Venne commissionato da Papa Clemente VII che morì prima di vedere l'opera ultimata.

Michelangelo, nel Giudizio Universale, rappresenta il momento in cui allo scatenarsi dell'Apocalisse, gli angeli suonano le trombe. Cristo resuscita i morti portando con sé i giusti in Paradiso, ordinando agli angeli di scaraventare nell'inferno i dannati.

Il Giudizio Universale della Cappella Sistina all'interno dei Musei Vaticani

Al centro si trova Cristo con la Vergine; intorno alla sua figura ci sono alcuni personaggi dell'Antico Testamento: profeti, apostoli, eroine, sibille e patriarchi. Compaiono inoltre santi, vergini e martiri.

La fascia sottostante è divisa in cinque settori con gli angeli con le trombe al centro, la resurrezione dei morti con la salita dei beati e i dannati che vengono cacciati nell'Inferno.
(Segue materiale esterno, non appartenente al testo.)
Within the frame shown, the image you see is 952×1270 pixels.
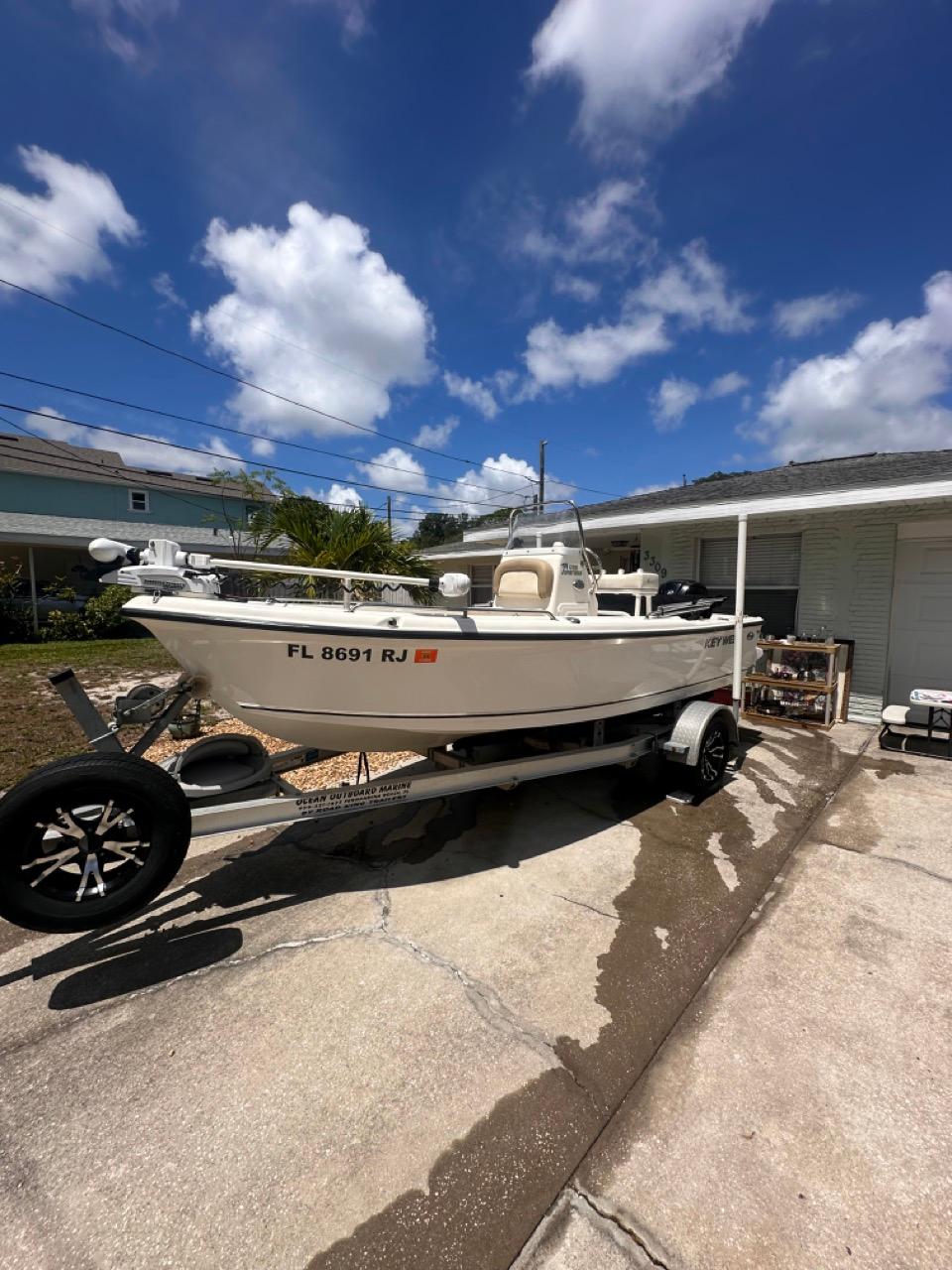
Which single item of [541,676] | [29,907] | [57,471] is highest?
[57,471]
Michelangelo aveva l'incarico di dipingere solo le 12 figure degli apostoli. Al termine dei lavori del Giudizio Universale erano presenti più di 300 personaggi.

Michelangelo venne accusato di immoralità e intollerabile oscenità dal Cardinale Carafa perchè aveva dipinto delle figure nude, con i genitali in evidenza. 
Venne così organizzata una campagna di censura (nota come "campagna delle foglie di fico") per coprire le oscenità degli affreschi da Daniele da Volterra. Oggi fortunatamente si può ammirare l'affresco nella versione originale affrescata da Michelangelo perché in seguito a dei restauri vennero rimosse le censure.